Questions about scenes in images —
........

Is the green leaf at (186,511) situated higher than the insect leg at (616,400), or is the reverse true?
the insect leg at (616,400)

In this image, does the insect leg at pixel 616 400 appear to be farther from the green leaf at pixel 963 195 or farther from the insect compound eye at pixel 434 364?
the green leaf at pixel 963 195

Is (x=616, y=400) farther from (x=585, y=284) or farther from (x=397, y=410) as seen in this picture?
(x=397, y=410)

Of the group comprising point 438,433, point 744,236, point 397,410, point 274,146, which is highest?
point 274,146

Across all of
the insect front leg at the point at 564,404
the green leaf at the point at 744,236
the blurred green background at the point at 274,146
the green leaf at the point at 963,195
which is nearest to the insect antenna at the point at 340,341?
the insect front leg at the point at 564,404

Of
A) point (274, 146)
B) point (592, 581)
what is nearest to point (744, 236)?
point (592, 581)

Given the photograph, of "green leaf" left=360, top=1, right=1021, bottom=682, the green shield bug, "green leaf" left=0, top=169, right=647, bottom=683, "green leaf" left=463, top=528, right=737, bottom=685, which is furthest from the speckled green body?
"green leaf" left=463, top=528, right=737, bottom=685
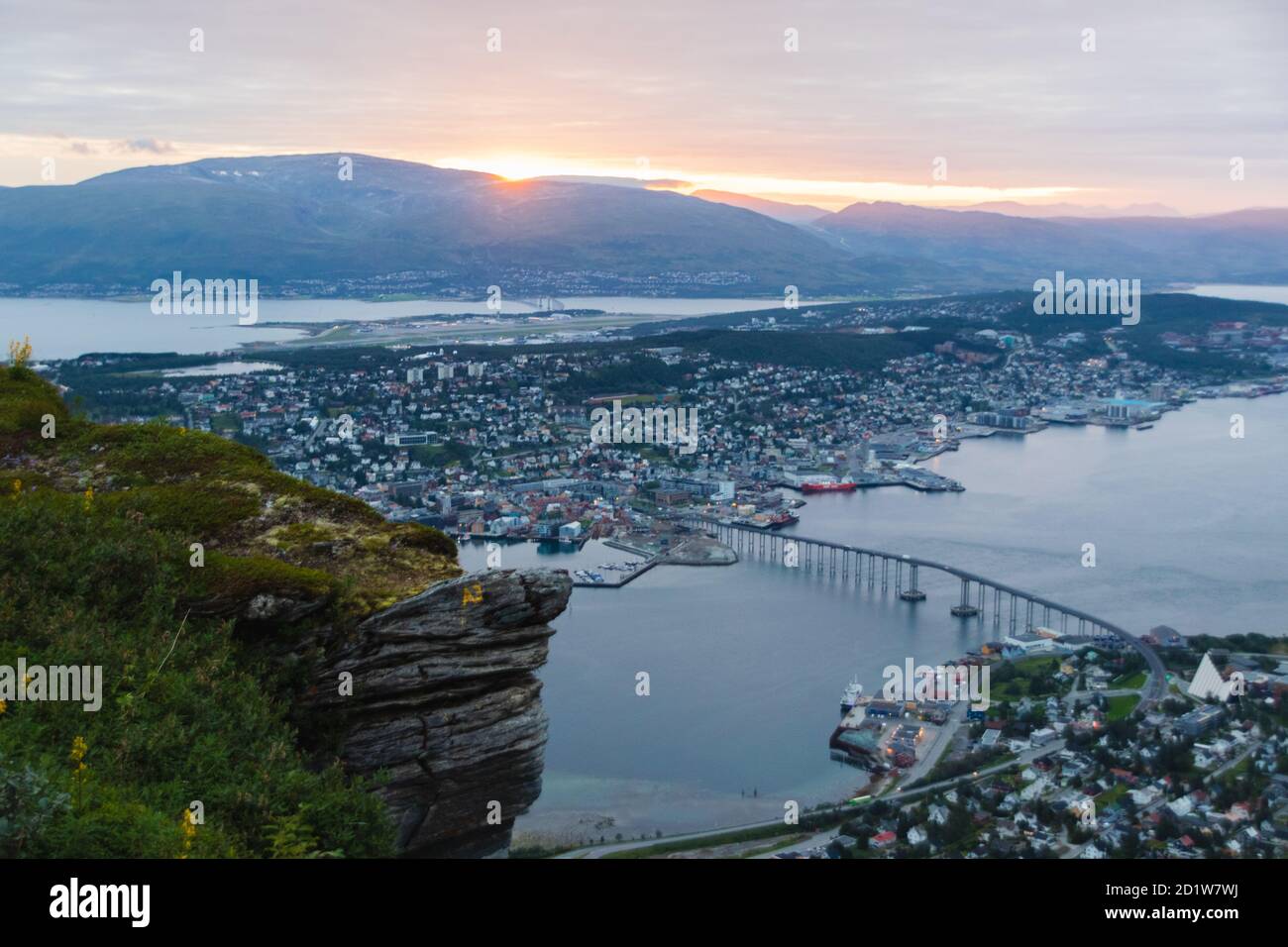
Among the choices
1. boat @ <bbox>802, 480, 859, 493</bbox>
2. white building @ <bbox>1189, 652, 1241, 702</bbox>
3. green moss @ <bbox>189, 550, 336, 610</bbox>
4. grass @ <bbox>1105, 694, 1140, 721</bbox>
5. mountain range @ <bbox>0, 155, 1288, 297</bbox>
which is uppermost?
mountain range @ <bbox>0, 155, 1288, 297</bbox>

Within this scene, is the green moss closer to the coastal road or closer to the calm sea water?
the coastal road

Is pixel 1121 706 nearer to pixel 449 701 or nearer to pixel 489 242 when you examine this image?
pixel 449 701

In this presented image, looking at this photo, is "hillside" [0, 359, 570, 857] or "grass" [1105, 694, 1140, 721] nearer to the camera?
"hillside" [0, 359, 570, 857]

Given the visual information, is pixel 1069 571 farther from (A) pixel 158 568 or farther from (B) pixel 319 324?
(B) pixel 319 324

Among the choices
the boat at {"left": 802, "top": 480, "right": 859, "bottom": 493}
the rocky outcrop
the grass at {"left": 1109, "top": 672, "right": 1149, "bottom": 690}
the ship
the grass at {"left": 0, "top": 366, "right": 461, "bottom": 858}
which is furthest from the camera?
the boat at {"left": 802, "top": 480, "right": 859, "bottom": 493}

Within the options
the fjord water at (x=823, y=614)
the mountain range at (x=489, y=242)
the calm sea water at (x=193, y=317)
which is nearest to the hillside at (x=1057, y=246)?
the mountain range at (x=489, y=242)

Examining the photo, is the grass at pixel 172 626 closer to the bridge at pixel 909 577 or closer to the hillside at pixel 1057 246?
the bridge at pixel 909 577

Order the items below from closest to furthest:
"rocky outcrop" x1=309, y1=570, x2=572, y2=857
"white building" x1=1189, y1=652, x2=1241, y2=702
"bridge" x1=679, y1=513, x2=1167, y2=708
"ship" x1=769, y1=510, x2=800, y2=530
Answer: "rocky outcrop" x1=309, y1=570, x2=572, y2=857 < "white building" x1=1189, y1=652, x2=1241, y2=702 < "bridge" x1=679, y1=513, x2=1167, y2=708 < "ship" x1=769, y1=510, x2=800, y2=530

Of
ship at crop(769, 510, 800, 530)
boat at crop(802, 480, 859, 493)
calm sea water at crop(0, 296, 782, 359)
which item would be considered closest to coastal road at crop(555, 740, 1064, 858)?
ship at crop(769, 510, 800, 530)
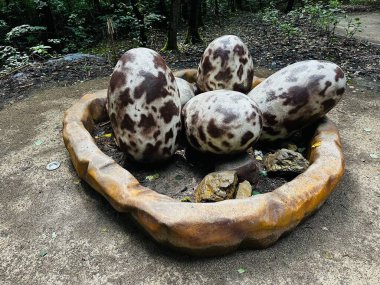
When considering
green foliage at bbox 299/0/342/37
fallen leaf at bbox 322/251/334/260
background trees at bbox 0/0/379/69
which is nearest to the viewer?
fallen leaf at bbox 322/251/334/260

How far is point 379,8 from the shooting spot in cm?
1285

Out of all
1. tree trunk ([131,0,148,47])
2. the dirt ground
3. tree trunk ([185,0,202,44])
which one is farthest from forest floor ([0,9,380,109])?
the dirt ground

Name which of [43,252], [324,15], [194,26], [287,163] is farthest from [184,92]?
[194,26]

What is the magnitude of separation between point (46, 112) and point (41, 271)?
248cm

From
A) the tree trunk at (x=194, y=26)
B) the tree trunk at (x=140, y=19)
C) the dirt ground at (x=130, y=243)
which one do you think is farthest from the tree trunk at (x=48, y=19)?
the dirt ground at (x=130, y=243)

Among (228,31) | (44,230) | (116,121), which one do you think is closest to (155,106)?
(116,121)

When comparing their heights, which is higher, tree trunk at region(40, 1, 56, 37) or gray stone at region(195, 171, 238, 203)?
gray stone at region(195, 171, 238, 203)

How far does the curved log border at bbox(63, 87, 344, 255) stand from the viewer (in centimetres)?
187

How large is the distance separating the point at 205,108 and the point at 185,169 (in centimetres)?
54

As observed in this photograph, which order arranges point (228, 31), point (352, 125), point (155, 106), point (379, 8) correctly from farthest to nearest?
point (379, 8), point (228, 31), point (352, 125), point (155, 106)

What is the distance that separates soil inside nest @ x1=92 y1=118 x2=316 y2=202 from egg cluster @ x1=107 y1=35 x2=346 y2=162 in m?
0.12

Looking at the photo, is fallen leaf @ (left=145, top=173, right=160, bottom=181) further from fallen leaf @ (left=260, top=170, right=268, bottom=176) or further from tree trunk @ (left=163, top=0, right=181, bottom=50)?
tree trunk @ (left=163, top=0, right=181, bottom=50)

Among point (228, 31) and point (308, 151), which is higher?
point (308, 151)

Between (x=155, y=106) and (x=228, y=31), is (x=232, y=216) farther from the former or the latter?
(x=228, y=31)
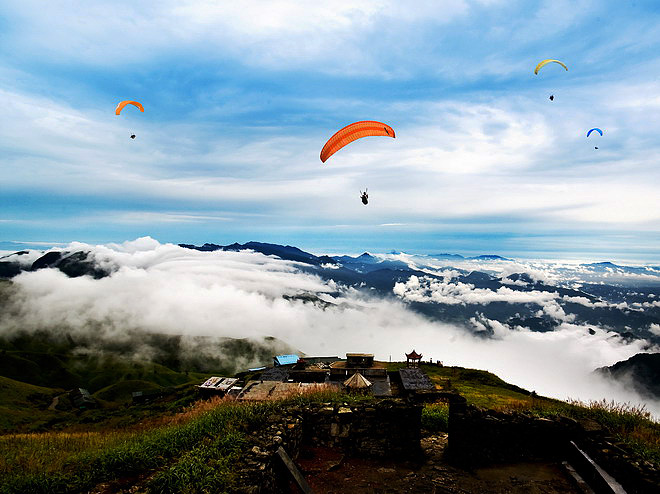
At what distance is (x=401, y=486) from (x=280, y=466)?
12.9ft

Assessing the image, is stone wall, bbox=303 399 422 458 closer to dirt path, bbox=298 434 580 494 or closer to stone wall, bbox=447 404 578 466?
dirt path, bbox=298 434 580 494

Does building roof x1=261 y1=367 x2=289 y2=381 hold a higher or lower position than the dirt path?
lower

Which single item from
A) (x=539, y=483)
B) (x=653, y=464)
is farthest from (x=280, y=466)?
(x=653, y=464)

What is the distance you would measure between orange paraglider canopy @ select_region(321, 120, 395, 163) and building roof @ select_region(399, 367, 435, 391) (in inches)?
1270

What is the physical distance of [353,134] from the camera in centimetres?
1972

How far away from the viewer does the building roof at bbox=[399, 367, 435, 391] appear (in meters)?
→ 42.5


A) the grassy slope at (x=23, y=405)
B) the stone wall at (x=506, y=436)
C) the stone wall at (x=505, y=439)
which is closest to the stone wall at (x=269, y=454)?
the stone wall at (x=506, y=436)

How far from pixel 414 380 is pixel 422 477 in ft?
121

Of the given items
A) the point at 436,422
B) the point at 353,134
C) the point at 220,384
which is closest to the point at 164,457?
the point at 436,422

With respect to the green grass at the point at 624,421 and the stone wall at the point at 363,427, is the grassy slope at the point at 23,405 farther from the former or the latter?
the green grass at the point at 624,421

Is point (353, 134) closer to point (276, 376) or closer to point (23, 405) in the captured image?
point (276, 376)

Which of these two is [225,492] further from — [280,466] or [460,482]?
[460,482]

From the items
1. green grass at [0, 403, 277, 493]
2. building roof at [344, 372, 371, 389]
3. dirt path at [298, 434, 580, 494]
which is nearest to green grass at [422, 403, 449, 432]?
dirt path at [298, 434, 580, 494]

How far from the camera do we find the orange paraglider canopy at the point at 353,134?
19562mm
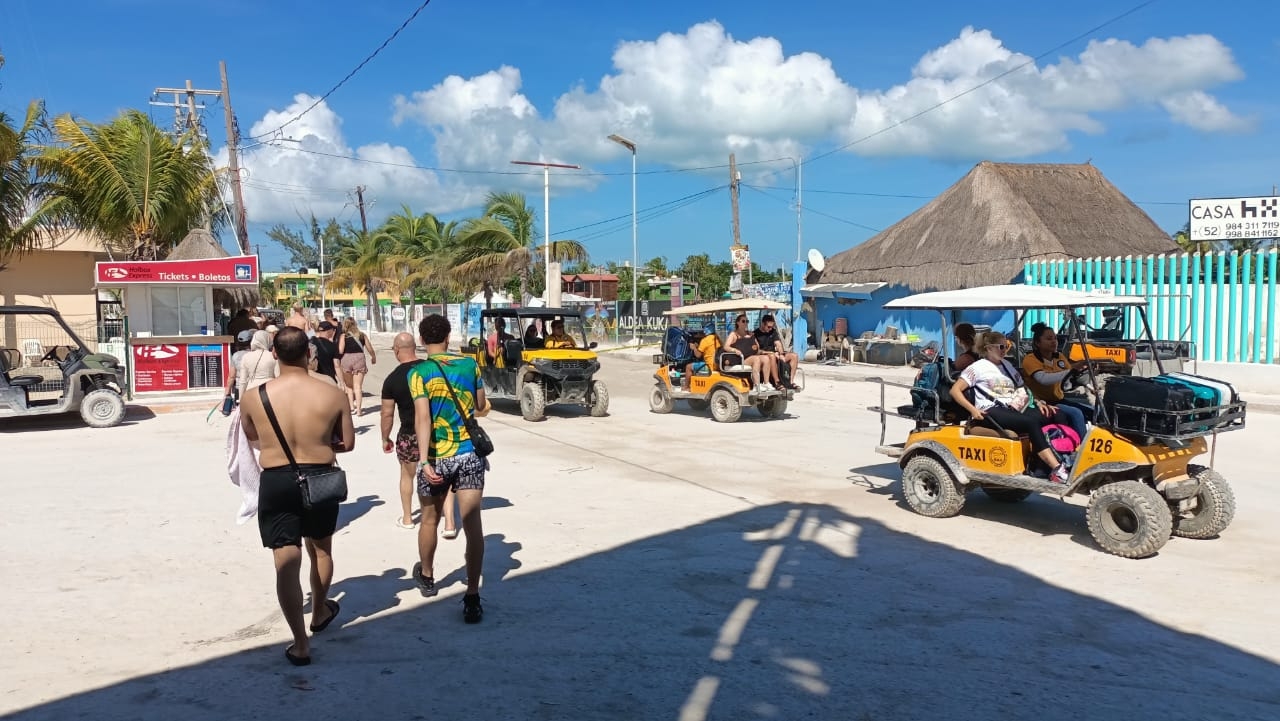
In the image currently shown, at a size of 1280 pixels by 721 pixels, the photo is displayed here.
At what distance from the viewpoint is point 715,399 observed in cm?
1380

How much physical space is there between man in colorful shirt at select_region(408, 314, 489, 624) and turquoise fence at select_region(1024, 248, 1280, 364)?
13983mm

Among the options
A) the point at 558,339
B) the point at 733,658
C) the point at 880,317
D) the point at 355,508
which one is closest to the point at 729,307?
the point at 558,339

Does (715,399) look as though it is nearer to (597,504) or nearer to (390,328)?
(597,504)

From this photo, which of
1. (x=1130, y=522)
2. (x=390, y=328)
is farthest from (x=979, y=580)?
(x=390, y=328)

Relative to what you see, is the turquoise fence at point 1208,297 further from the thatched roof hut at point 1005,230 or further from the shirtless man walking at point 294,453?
the shirtless man walking at point 294,453

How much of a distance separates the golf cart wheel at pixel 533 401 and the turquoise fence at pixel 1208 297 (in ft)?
30.5

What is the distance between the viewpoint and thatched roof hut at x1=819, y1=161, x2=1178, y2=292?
2194 cm

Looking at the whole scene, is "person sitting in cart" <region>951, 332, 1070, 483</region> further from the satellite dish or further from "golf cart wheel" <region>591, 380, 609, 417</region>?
the satellite dish

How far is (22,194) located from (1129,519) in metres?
21.5

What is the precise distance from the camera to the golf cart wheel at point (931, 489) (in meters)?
7.37

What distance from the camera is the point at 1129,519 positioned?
251 inches

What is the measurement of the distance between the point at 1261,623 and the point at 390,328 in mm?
55007

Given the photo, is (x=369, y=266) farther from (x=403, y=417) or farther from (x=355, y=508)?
(x=403, y=417)

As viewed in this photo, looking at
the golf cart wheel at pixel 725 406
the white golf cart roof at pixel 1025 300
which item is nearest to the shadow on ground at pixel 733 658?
the white golf cart roof at pixel 1025 300
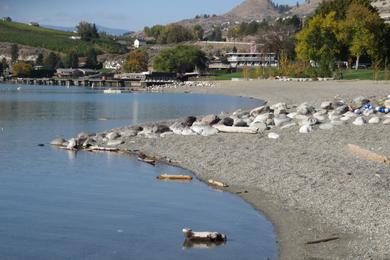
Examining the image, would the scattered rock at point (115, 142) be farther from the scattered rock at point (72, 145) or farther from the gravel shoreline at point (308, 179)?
the scattered rock at point (72, 145)

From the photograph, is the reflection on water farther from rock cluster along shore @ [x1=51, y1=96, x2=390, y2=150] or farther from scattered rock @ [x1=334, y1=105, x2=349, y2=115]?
scattered rock @ [x1=334, y1=105, x2=349, y2=115]

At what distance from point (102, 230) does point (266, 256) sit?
3.52 metres

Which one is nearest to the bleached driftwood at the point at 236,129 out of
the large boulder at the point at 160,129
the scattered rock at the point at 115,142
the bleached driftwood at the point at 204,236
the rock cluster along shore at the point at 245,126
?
the rock cluster along shore at the point at 245,126

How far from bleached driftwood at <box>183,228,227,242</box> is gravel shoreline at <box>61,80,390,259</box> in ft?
3.75

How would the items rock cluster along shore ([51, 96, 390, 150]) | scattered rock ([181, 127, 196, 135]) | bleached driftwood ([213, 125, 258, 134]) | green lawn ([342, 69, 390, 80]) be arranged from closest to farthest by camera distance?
rock cluster along shore ([51, 96, 390, 150]) < bleached driftwood ([213, 125, 258, 134]) < scattered rock ([181, 127, 196, 135]) < green lawn ([342, 69, 390, 80])

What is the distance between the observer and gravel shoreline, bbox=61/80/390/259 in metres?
12.6

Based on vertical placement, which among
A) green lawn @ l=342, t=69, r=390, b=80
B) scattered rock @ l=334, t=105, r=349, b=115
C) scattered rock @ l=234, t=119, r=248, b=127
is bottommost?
scattered rock @ l=234, t=119, r=248, b=127

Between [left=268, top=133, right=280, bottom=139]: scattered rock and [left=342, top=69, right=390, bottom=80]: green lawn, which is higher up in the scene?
[left=342, top=69, right=390, bottom=80]: green lawn

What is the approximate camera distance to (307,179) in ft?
56.8

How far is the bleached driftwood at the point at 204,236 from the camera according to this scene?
13.2m

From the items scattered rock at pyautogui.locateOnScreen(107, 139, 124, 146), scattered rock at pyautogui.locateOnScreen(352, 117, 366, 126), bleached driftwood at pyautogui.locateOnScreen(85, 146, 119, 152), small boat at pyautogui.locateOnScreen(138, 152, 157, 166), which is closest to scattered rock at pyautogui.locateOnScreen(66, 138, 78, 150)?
bleached driftwood at pyautogui.locateOnScreen(85, 146, 119, 152)

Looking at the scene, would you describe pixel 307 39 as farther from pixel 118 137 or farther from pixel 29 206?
pixel 29 206

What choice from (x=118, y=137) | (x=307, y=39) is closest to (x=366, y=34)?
(x=307, y=39)

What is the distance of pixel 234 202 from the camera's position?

........

Given problem —
Copy out every line from the one containing "Based on vertical placement, which among" to the end of the material, both ends included.

Completed task —
Based on vertical placement, which among
A) green lawn @ l=342, t=69, r=390, b=80
B) scattered rock @ l=334, t=105, r=349, b=115
C) scattered rock @ l=234, t=119, r=248, b=127
is bottommost?
scattered rock @ l=234, t=119, r=248, b=127

Between [left=268, top=133, right=280, bottom=139]: scattered rock and [left=342, top=69, right=390, bottom=80]: green lawn, which is higher up in the scene?
[left=342, top=69, right=390, bottom=80]: green lawn

What is the approximate camera distance to (307,179) in ft?
56.8

How far is the bleached driftwood at the point at 204,236 from the camera according to this scene?
13.2m

From the items scattered rock at pyautogui.locateOnScreen(107, 139, 124, 146), scattered rock at pyautogui.locateOnScreen(352, 117, 366, 126), bleached driftwood at pyautogui.locateOnScreen(85, 146, 119, 152), small boat at pyautogui.locateOnScreen(138, 152, 157, 166), which is closest to scattered rock at pyautogui.locateOnScreen(66, 138, 78, 150)?
bleached driftwood at pyautogui.locateOnScreen(85, 146, 119, 152)

Looking at the scene, would you describe pixel 307 39 as farther from pixel 118 137 or farther from pixel 29 206?
pixel 29 206

What choice from (x=118, y=137) | (x=307, y=39) is closest to (x=366, y=34)?
(x=307, y=39)

What is the distance of pixel 234 202 from the camera's position?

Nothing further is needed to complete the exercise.